A phenome-based functional analysis of transcription factors in the cereal head blight fungus, Fusarium graminearum

Abstract

Fusarium graminearum is an important plant pathogen that causes head blight of major cereal crops. The fungus produces mycotoxins that are harmful to animal and human. In this study, a systematic analysis of 17 phenotypes of the mutants in 657 Fusarium graminearum genes encoding putative transcription factors (TFs) resulted in a database of over 11,000 phenotypes (phenome). This database provides comprehensive insights into how this cereal pathogen of global significance regulates traits important for growth, development, stress response, pathogenesis, and toxin production and how transcriptional regulations of these traits are interconnected. In-depth analysis of TFs involved in sexual development revealed that mutations causing defects in perithecia development frequently affect multiple other phenotypes, and the TFs associated with sexual development tend to be highly conserved in the fungal kingdom. Besides providing many new insights into understanding the function of F. graminearum TFs, this mutant library and phenome will be a valuable resource for characterizing the gene expression network in this fungus and serve as a reference for studying how different fungi have evolved to control various cellular processes at the transcriptional level.

Figure 1. Classification and deletion strategy of putative transcription factors (TFs) in Fusarium graminearum.

(A) Total TFs were classified based on nucleic acid binding domains. More than half of the total TFs are Zn₆Cys₆ zinc finger and C2H2 zinc finger proteins. (B) Each target TF gene was deleted using the split marker method based on triple homologous recombination.

Figure 2. Analysis of transcription factor (TF) mutant phenotypes.

(A) Number of TFs showing multiple mutant phenotypes. TFs without mutant phenotype were omitted. (B) Chromosome distribution of 709 putative TFs. TFs that exhibit mutant phenotypes (orange bars) and those that do not (blue bars) are randomly distributed throughout the genome. Black bars represent the TF genes that could not be disrupted. (C) Number of mutants showing mutant phenotypes in each TF subfamily. Orange and blue bars represent the number of TFs whose deletion results in a mutant phenotype or no phenotype change, respectively. Data representing the Zn₂Cys₆ subfamily are not shown in this graph. (D) Phenotype network based on PCC (Table S6). PCC values were calculated from the results of tested phenotypes. Orange edges indicate positive correlations (PCC>0.60).

Figure 3. Representative images of wild-type or transcription factor (TF) mutants.

TF mutants are defects in sexual development 10 days after sexual induction using dissecting or differential interference contrast (DIC) microscopy. Scale bar = 0.5 mm (left panel in wild-type, for dissecting microscopic pictures), 40 µm (right panel in wild-type, for DIC images).

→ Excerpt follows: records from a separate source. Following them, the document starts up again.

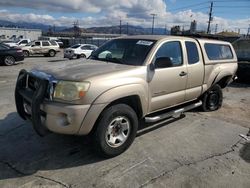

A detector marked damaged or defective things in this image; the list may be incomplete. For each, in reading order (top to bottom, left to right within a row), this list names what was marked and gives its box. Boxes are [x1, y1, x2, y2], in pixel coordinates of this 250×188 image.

damaged vehicle [14, 35, 237, 157]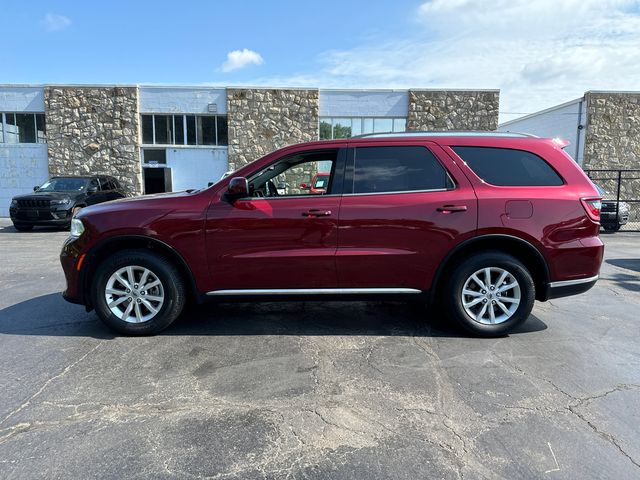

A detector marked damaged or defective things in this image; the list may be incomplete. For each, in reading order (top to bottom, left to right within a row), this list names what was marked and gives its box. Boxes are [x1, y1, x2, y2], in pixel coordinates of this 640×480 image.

cracked pavement [1, 218, 640, 480]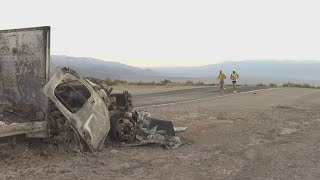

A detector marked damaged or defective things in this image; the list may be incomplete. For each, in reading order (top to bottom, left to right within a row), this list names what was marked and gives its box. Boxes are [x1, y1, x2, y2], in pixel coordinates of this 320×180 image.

rusted metal panel [0, 26, 50, 122]
burned trailer frame [0, 26, 50, 139]
burned truck wreck [42, 67, 188, 152]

Figure 4. Relationship between multiple phenotypes, gene conservation in fungal kingdom, and transcription factor (TF) expression levels.

(A) Relationship between BLAST score sum and number of phenotype changes caused by a single TF deletion. Statistical analysis was performed using the Fisher LSD test. *p<0.05. (B) Correlation between TF conservation and various phenotypes with and without perithecia formation. (C) Comparison of expression level and mutant phenotype TFs with and without perithecia formation. Statistical analysis for (B) and (C) was performed using the Duncan multiple range test. Values with different superscript letters are significantly different (p<0.01). (D) Relationship between BLAST score sum and the no perithecia formation phenotype. Statistical analysis was performed using the Duncan multiple range test. Values with different superscript letters are significantly different (p<0.05).

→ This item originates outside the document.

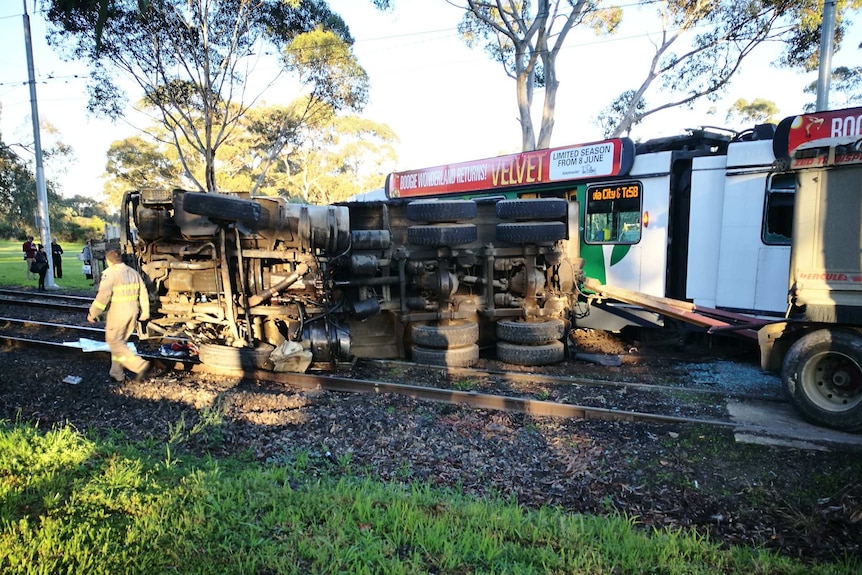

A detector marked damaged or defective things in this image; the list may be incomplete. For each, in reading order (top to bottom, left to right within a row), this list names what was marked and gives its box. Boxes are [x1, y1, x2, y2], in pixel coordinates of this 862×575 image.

Figure 5. Transcription factors (TFs) with phenotype changes are interconnected either by co-expression or predicted protein-protein interaction (PPI).

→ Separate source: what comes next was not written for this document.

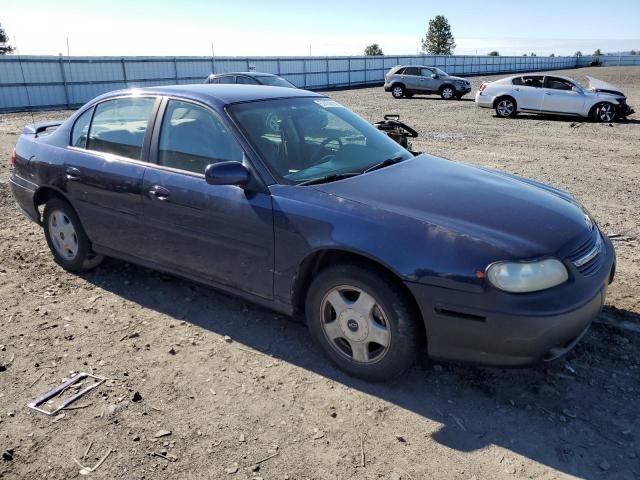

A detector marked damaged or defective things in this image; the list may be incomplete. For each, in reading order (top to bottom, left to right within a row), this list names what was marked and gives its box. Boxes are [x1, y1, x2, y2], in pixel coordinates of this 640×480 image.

(A) Co-expression analysis (PCC>0.75 cut-off) of Fusarium graminearum TFs using public microarray data. PCC values were calculated using the 121 F. graminearum Affymetrix array data (Table S11). (B) Predicted PPI of F. graminearum TFs using the interolog map of the S. cerevisiae PPI dataset. (C) Phenome of F. graminearum TFs was generated. (D) Interconnection of mutant phenotype TFs through integration of co-expression (orange lines) and predicted PPI (blue lines). The nodes represent TFs whose knock-out displays a mutant phenotype.